These results confirmed that oncogenic BRAF is a novel determinant of
sensitivity to proteasome inhibitors. However, the presence of few outlier non-
responder cell lines highlighted the potential influence of additional factors,
beyond PTEN or RB1 in shaping drug response.
We have recently proposed that EGFR expression can be a determinant of
resistance to BRAF or MEK inhibitors in BRAF mutant CRC cells (29). We
asked whether EGFR expression could also be related to the lack of activity of
the proteasome inhibitor in some CRC models. However, we did not detect
any association between response to carfilzomib and EGFR expression in this
panel of cancer cells, independently from BRAF status (Fig. 4D).

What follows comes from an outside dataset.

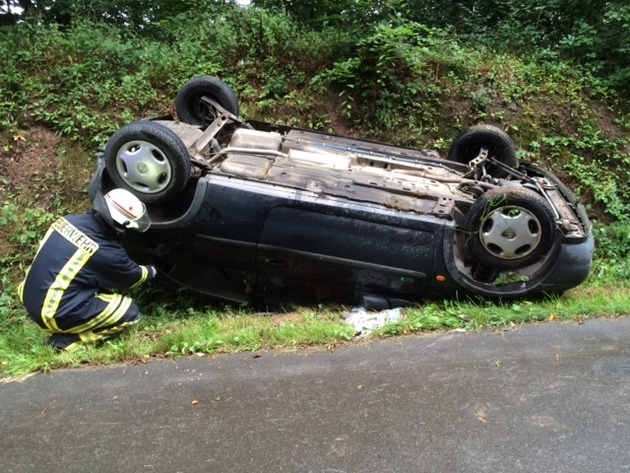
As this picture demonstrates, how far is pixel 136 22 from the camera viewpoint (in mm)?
10164

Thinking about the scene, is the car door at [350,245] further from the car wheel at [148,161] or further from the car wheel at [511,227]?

Next, we sought to investigate whether the addiction of BRAF mutant cells to
proteasome function was dependent upon the activity of the BRAF V600E
mutant protein. To this aim, two BRAF-mutant CRC lines sensitive to
proteasome inhibition (SNU-C5 and LS411N) were treated with carfilzomib
and with the BRAF V600E inhibitor PLX4720, alone or in combination. Indeed,
PLX4720 co-treatment impaired the response to the proteasome inhibitor and
antagonism between these drugs was observed in both cell lines (Fig. 5).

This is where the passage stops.